## DOCUMENT EXCERPT
====

By Cushman & Wakefield Research

Buying property anywhere in the world can be a long and drawn out experience. However in India, buying property is a particularly demanding task with several possible hurdles along the way such as inexperienced brokers, title defects, complicated tenancy laws, the condition of the property itself, and financing, to name just a few. It is therefore important that the entire procedure be dealt with systematically to reduce the hassles that accompany it.

Note: NRIs, PIOs and Foreign Nationals may refer to the article, “Guidelines for NRIs/PIOs/Foreign Nationals” available online at www.saffronart.com

Identifying a Realtor
A realtor can assist in locating and evaluating the right property, providing useful market information and resources, and eventually guiding the buyer through the whole process until the purchase is complete.

However real estate broking firms in India are often not institutionalized, and therefore it is essential that the buyer proceeds cautiously and chooses a broker who is experienced and knowledgeable about the market, transparent and informative through the entire process, and objective while providing information. Cushman & Wakefield will be providing potential buyers with this service for our sale properties.

Budgeting
While determining the budget for the purchase of property, there are several expenses besides the purchase price that must also be accounted for, such as:

  • Stamp duty
  • Registration fees
  • Legal fees
  • Brokerage fees
  • Society transfer charges (in buildings with societies)
  • Cost of renovation/improving the property
  • Cost of furnishing the property
  • Future house tax/property tax payments
  • Maintenance fees, whether at actual or in the form of monthly payments to a society

For newly constructed properties, it is also possible that the builder/developer may not be fully transparent at the time of booking with regards to the gross pricing of the property. The gross price should typically be a sum of the base price, external development charges (EDC), infrastructure development charges (IDC), preferential location charges (PLC), car parking charges, club membership if applicable, electricity and water connection charges, maintenance charges service and any other applicable taxes, etc.

While external development charges are levied by the developer on the buyer for developing infrastructure within the complex, infrastructure development charges are levied by the government on the developer and, in turn, passed by the developer on to the buyer. This charge includes development charges for water supply, sewerage, storm water drainage, roads, street lighting, community buildings, horticulture, public health, road maintenance, and street lighting maintenance. Electricity and water connection charges are levied by the developer on the buyer for availing of electricity and water connection on behalf of the buyer.

====

## PROBLEMS TO SOLVE
(a) Duplicate the passage of the guide on buying property in India from "However real estate" up to and including "our sale properties.".
(b) In the guide on buying property in India, who levies infrastructure development charges, and on whom?
(c) Write the next part of the guide on buying property in India, picking up after its final sentence.

Stored items from a collection:
====

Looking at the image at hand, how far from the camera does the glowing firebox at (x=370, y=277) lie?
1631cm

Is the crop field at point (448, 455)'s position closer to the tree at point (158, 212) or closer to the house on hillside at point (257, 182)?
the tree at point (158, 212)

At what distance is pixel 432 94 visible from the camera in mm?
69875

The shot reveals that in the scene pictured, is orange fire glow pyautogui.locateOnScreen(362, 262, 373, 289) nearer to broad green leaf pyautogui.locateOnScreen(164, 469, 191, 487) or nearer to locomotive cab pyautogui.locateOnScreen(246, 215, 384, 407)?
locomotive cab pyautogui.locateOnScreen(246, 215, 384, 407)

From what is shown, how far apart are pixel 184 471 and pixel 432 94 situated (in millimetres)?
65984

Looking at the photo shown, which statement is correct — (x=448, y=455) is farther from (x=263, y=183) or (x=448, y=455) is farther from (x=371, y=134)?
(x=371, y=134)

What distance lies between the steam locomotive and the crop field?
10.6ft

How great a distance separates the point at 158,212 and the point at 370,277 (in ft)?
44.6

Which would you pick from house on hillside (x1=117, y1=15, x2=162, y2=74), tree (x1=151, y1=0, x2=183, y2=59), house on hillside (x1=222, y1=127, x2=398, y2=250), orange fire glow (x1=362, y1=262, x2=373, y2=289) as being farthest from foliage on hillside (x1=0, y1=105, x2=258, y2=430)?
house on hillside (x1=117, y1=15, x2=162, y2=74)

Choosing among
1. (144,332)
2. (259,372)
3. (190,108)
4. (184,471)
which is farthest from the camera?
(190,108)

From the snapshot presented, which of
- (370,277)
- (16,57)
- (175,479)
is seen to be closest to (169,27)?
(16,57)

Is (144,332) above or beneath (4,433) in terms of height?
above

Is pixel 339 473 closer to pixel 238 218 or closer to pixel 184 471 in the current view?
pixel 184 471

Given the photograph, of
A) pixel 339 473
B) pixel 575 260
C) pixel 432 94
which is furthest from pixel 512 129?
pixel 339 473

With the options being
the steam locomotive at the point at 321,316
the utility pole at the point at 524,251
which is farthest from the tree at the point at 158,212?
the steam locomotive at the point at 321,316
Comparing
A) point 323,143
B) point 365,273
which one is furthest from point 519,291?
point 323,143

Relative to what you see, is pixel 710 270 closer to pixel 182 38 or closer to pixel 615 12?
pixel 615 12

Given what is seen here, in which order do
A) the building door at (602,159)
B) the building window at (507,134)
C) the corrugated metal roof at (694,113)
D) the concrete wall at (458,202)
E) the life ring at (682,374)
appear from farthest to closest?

====

## OUTPUTS BY TASK
(a)
However real estate broking firms in India are often not institutionalized, and therefore it is essential that the buyer proceeds cautiously and chooses a broker who is experienced and knowledgeable about the market, transparent and informative through the entire process, and objective while providing information. Cushman & Wakefield will be providing potential buyers with this service for our sale properties.

(b) The government levies them on the developer, who in turn passes them on to the buyer.

(c)
Identifying a Property
There are numerous factors a buyer might consider while purchasing property, each with its own benefits and disadvantages.

Independent House vs. Apartment in a Co-operative Housing Society: Setting aside advantages related to independence and privacy, some of the most important factors to consider while making this decision in India are maintenance costs and responsibilities, amenities that may be provided by housing societies such as swimming pools, health clubs, and gardens, and arrangements for parking, security, power backup, etc.

Old vs. New construction: Sale price is generally determined on the basis of built-up area i.e. the measurement of the residential unit at floor measurement, including projections and balconies, and is measured from the external perimeter of the walls, whereas the carpet area i.e. the total area of a premises measured from the internal walls, is the area that is actually usable. In new constructions, the difference between the two might be substantial, and a buyer can end up paying a hefty sum for a smaller apartment, whereas in old constructions this difference is far lower.

Further, property and municipal taxes on new constructions are assessed at a higher rate and therefore the monthly outgoings would be higher. However, maintenance standards of new buildings are generally better than those of old buildings, and new buildings often provide amenities such as swimming pools, health club, garden, earthquake resistant designs, etc. which an old building might not possess.

Location, Location, Location: This is an oft-repeated mantra, which in India is taking on new meaning with the construction of new infrastructure such as highways, bridges and metros –which has generally resulted in appreciation of values in neighbourhoods being served.

Investigate before executing sale deed:
  • Title is free from defects
  • There are no encumbrances on the property
  • Property is not locked in litigation
  • Inherited property has a probated will
  • Utilities
  • Property Tax
  • No Objection Certificate (NOCs)

Assessment of Value
Another factor while choosing a property is whether the price is commensurate with existing market values. Information on previous transactions can be obtained from the market (brokers, residents of the neighbourhood/complex, registrars office, etc.), but the best option would be to consult a good realtor for advice on the last transacted sale price, comparable sale transactions etc. However it is pertinent to state that brokers may be motivated to inflate prices, and it is therefore not always easy to accurately determine the value of a property in India.

Legal Aspects of Purchasing Property
When a buyer has found the property that is the right fit for his needs and budget, there are several legal intricacies that must be dealt with to complete the purchase. It is highly recommended that the buyer instruct a good lawyer while purchasing property. Once the buyer has agreed upon a price with the seller, the rest of the process should be handled by his lawyers. Buying property in India involves lots of paperwork and diligence, and the lawyers should be well equipped to handle the entire process. To that end, the lawyers should ideally be those who are proficient in transactions in the region of India in which the property is located as rules, regulations and procedures can vary between states and also between districts.

Buying from a Developer
There are several factors to consider when buying property that is still under construction. Reliability of the developer is paramount, and the buyer should enquire as to his reputation and record before committing to buying any property still in development. Financial institutions and banks funding the developer can help the buyer with his enquiries and to gain a better understanding of the developer’s financial status. It is important that the buyer look into aspects such as timely possession, quality of construction, compliance with the buyer’s agreement (especially penalty clauses), providing the amenities mentioned, etc. It is also important for the buyer to gain first-hand knowledge and the perspective of a previous buyer who has dealt with the developer.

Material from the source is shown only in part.